2. Relevant equations
V=∏ab[f(x)]2dx

3. The attempt at a solution
I'm mainly unsure of my solution, as it gives me an answer but I feel that my bounds aren't selected properly.
Roots: -√2 to √2
V=∏-√2 √2[(x-1)2-(-1)2]dx
I get an answer of 21.91 u3, but as I'm working in the negative y I feel like the y upper and y lower I've selected aren't correct as the parabola is not above the line. Should I integrate in terms of x instead?

2. Feb 22, 2014

### haruspex

Did you sketch the region? Looks to me like a horizontal cylinder, axis y=-1, with a dimple in the right hand end (positive x end). That means the bounds for y depend on x. Split the range of x into two integrals.

3. Feb 22, 2014

### LCKurtz

Do you mean should you integrate in terms of y instead? I would say a $dy$ integral would be easier. Use shells. As Haruspex suggests, draw a picture if you haven't already.

4. Feb 24, 2014

### californicate

So, if integrating in terms of y, I would integrate x=sqrt(y+2) from -1 to 0?, So my final integral is pi (integral from -1 to 0) (sqrt(y+2))^2 dy?

5. Feb 24, 2014

### haruspex

No. This is the cylinder method. Each cylinder has length x, but what is its surface area?

6. Feb 24, 2014

### californicate

We didn't use terms like by shells and by cylinders in lecture so I'm trying to follow along, but since if I'm doing by cylinders would I then require the constant to be 2pi?

7. Feb 24, 2014

### haruspex

Yes, there's a 2π in there, but that's not the only error in your integral.
Your cylindrical element has y=-1 as axis.
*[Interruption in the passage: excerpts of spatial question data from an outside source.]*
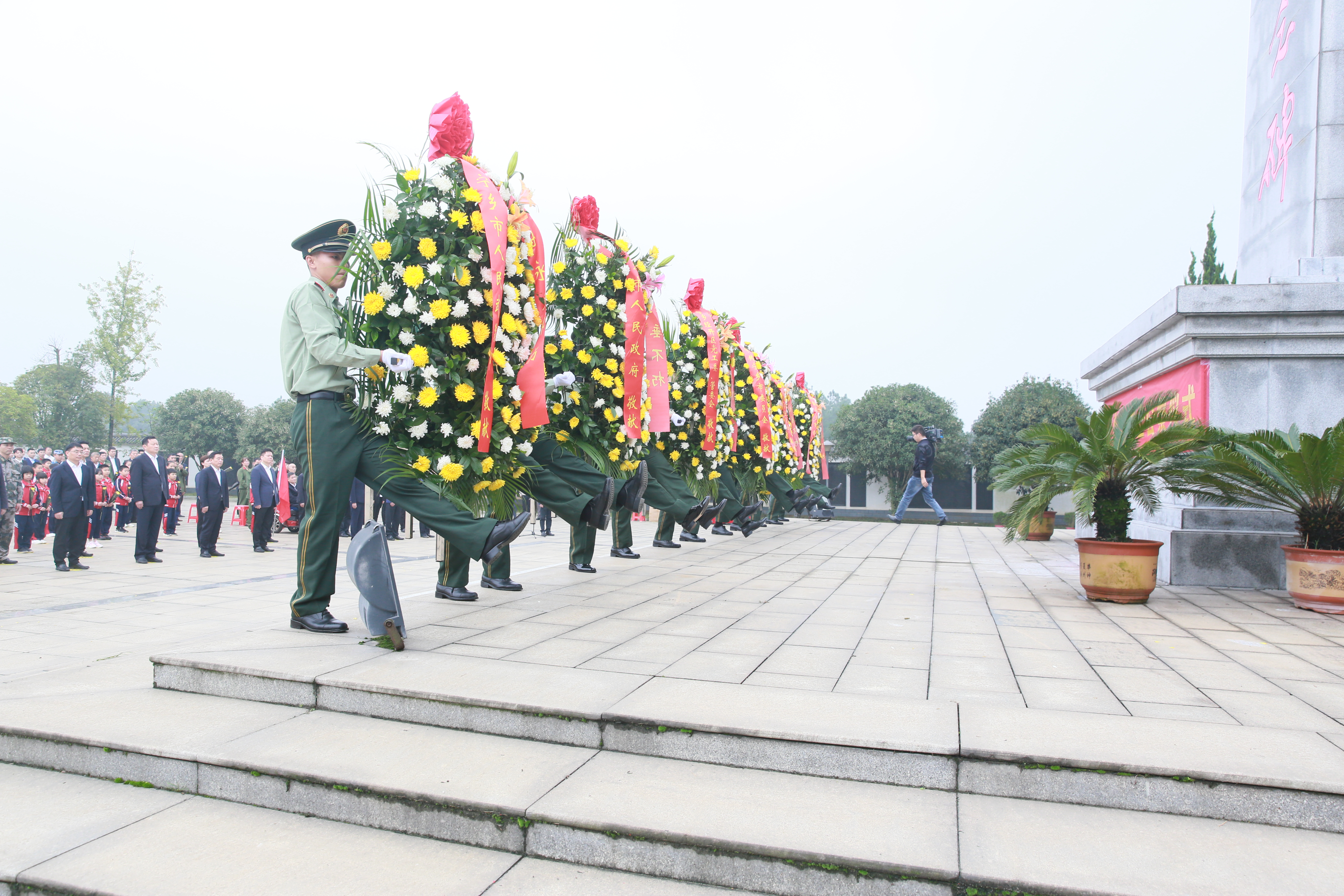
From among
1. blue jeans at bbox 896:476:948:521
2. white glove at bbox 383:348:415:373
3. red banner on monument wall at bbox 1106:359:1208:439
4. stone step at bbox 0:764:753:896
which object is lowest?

It is dy thick. What are its length and circumference?

8. Feb 25, 2014

### californicate

It's radius is 1, so it's circumference is 2pi. It's length is 2x, so 2sqrt(y+2)?

9. Feb 25, 2014

### LCKurtz

That's right for the length of the $dy$ element. But it is at a variable y-coordinate $y$ and it is being rotated about $y=-1$ so its radius of rotation isn't $1$ and its circumference isn't $2\pi$. It depends on $y$.